| Textabschnitt |
===============

Düsseldorf. Die Studierendenwerke und -vertretungen schlagen Alarm. Wenn Bund und Länder nicht bald reagierten, drohe Studieren zum Luxusgut zu werden.
Die meisten Erstis starten traditionell im Wintersemester ins Studium, angehende Lehrerinnen und Lehrer zum Beispiel. Viele von denen, die es wirklich wissen wollen, beginnen ihr Studium indes schon jetzt, so wie Octavian, der ab dem 8. April an der Universität Duisburg-Essen Mathematik studiert, „weil ich Mathe einfach liebe“, sagt der sehr gelassen wirkende 22-Jährige aus Wesel.
Ihn und zwei weitere Mitstreiter haben wir in den Räumlichkeiten der Fakultät für Mathematik in Essen getroffen. Womit er später sein Geld verdienen will, wisse Octavian noch nicht. „Bis dahin ist es noch ein weiter Weg“, sagt er. Octavian wohnt, wie viele Studierende im Ruhrgebiet, bei seinen Eltern. Umziehen wolle er vorerst nicht. Ungefähr eine Stunde braucht er von Wesel bis nach Essen, für ihn sei das trotzdem die momentan beste Lösung.

===============

| Gegebene Daten |
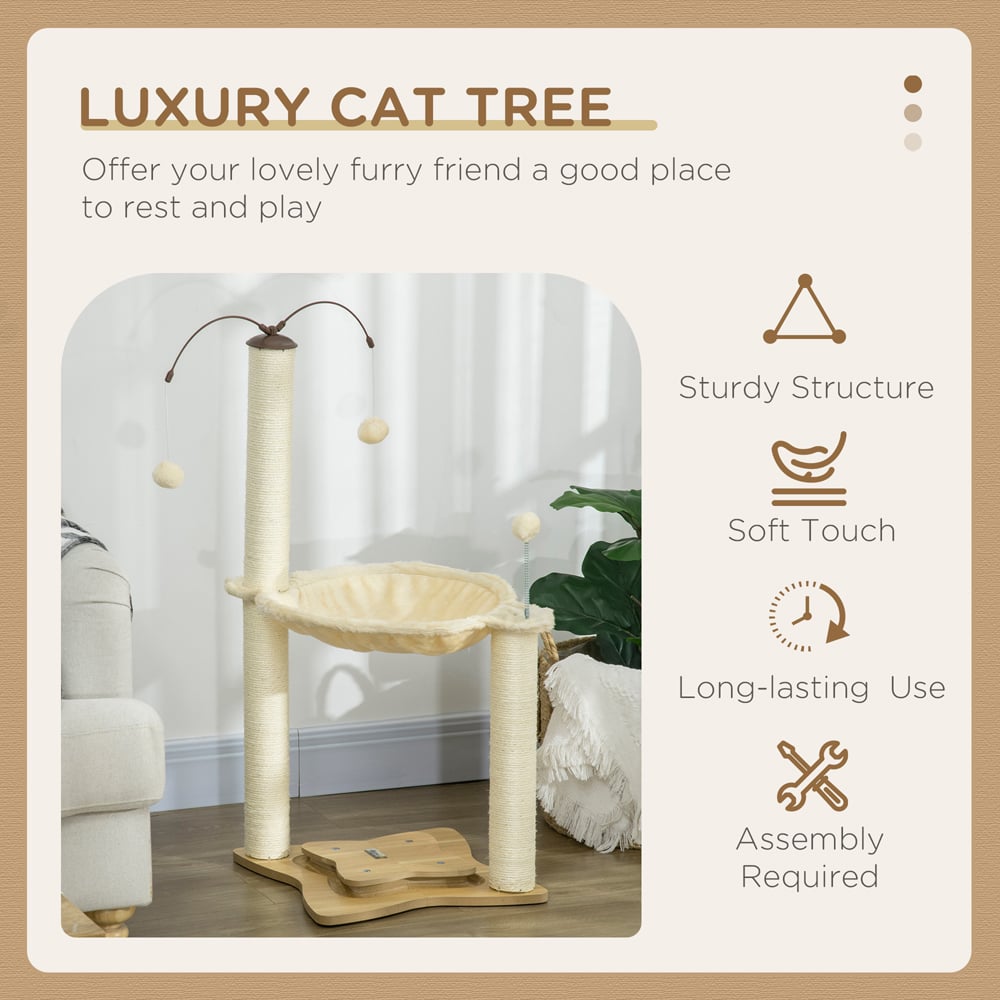 PawHut 90cm Beige Cat Activity Tree Image 5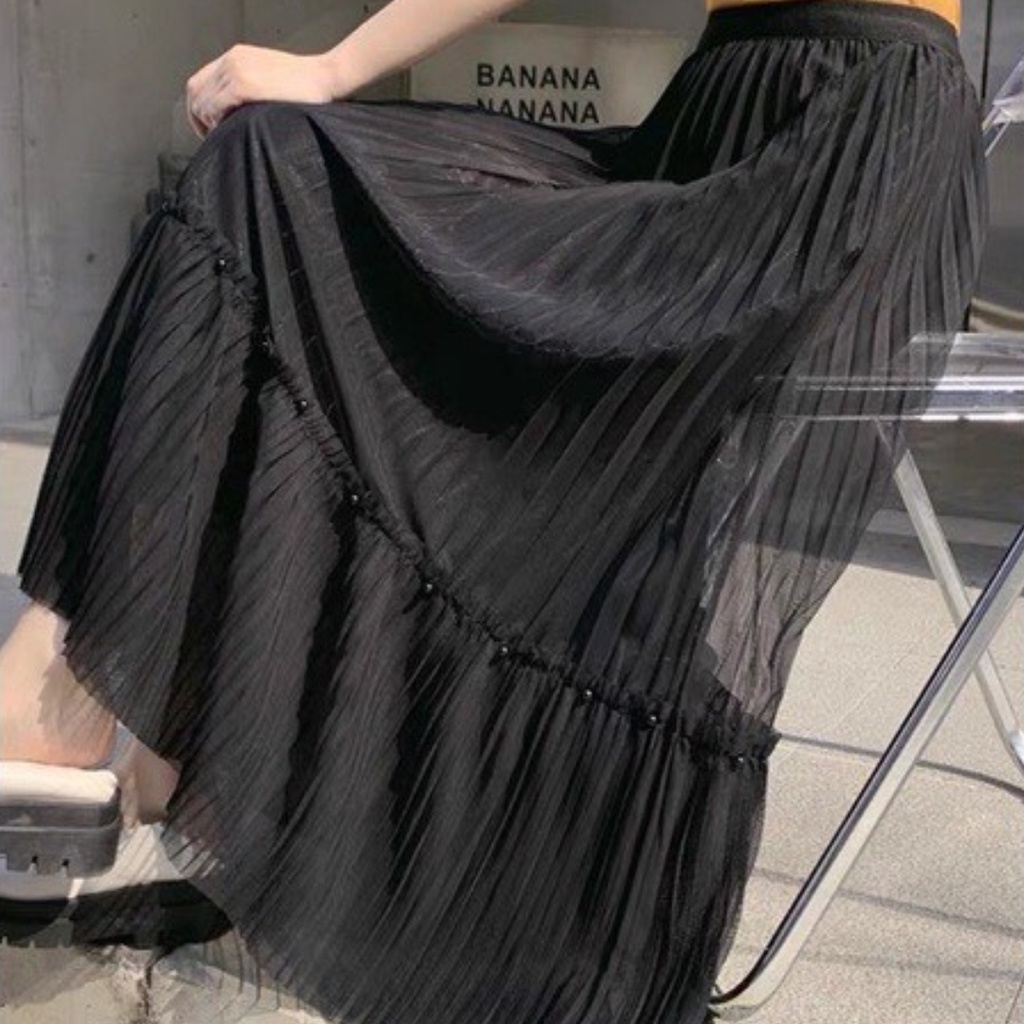 Chân váy nữ dáng dài L1, chân váy hàng dày dặn mặc được 2 kiểu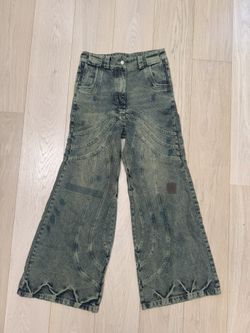 No Faith Graffiti Print Flared Pants Washed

===============

Beantworte die folgenden Fragen zum Textabschnitt jeweils in einem Satz.
(a) Wozu droht das Studieren laut den Studierendenwerken und -vertretungen zu werden, wenn Bund und Länder nicht bald reagieren?
(b) Ab welchem Datum studiert Octavian Mathematik an der Universität Duisburg-Essen?
(c) Wie lange braucht Octavian ungefähr von Wesel bis nach Essen?

| Antwortbereich |
(a) Das Studieren droht zum Luxusgut zu werden.
(b) Octavian studiert ab dem 8. April Mathematik an der Universität Duisburg-Essen.
(c) Er braucht ungefähr eine Stunde von Wesel bis nach Essen.